CPU SIMD vs GPU SIMD?

carmellose picture carmellose · Dec 6, 2014 · Viewed 17.6k times · Source

GPU uses the SIMD paradigm, that is, the same portion of code will be executed in parallel, and applied to various elements of a data set.

However, CPU also uses SIMD, and provide instruction-level parallelism. For example, as far as I know, SSE-like instructions will process data elements with parallelism.

While the SIMD paradigm seems to be used differently in GPU and CPU, does GPUs have more SIMD power than CPUs?

In which way the parallel computational capabilities in a CPU are 'weaker' than the ones in a GPU?

Answer

Ben Adams picture Ben Adams · Jul 24, 2015

Both CPUs & GPUs provide SIMD with the most standard conceptual unit being 16 bytes/128 bits; for example a Vector of 4 floats (x,y,z,w).

Simplifying:

CPUs then parallelize more through pipelining future instructions so they proceed faster through a program. Then next step is multiple cores which run independent programs.

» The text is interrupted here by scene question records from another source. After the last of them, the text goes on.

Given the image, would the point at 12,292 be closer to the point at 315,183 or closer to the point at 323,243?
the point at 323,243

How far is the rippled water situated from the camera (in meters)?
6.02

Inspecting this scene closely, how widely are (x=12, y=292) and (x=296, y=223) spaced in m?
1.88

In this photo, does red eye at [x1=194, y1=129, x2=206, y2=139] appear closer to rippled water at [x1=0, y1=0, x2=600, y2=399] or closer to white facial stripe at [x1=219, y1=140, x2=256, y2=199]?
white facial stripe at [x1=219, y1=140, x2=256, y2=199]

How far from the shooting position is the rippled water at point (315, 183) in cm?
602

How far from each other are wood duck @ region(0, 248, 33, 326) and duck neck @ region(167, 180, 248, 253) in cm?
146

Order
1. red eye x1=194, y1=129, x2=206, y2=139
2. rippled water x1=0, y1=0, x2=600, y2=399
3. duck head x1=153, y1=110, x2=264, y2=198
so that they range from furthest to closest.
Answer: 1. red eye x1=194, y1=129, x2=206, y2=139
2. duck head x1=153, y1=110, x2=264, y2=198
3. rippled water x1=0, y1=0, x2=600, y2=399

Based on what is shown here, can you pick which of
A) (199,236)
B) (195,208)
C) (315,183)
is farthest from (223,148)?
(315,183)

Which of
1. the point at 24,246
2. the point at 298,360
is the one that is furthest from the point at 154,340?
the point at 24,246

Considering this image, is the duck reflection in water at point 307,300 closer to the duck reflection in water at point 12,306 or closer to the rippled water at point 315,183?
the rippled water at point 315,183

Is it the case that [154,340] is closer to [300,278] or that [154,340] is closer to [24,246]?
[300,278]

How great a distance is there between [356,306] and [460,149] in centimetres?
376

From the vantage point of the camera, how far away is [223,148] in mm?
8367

GPUs on the other hand parallelize by continuing the SIMD approach and executing the same program multiple times; both by pure SIMD where a set of programs execute in lock step (which is why branching is bad on a GPU, as both sides of an if statement must execute; and one result be thrown away so that the lock step programs proceed at the same rate); and also by single program, multiple data (SPMD) where groups of the sets of identical programs proceed in parallel but not necessarily in lock step.

The GPU approach is great where the exact same processing needs be applied to large volumes of data; for example a million vertices than need to be transformed in the same way, or many million pixels that need the processing to produce their colour. Assuming they don't become data block/pipeline stalled, GPUs programs general offer more predictable time bound execution due to its restrictions; which again is good for temporal parallelism e.g. the programs need to repeat their cycle at a certain rate for example 60 times a second (16ms) for 60 fps.

The CPU approach however is better for decisioning and performing multiple different tasks at the same time and dealing with changing inputs and requests.

Apart from its many other uses and purposes, the CPU is used to orchestrate work for the GPU to perform.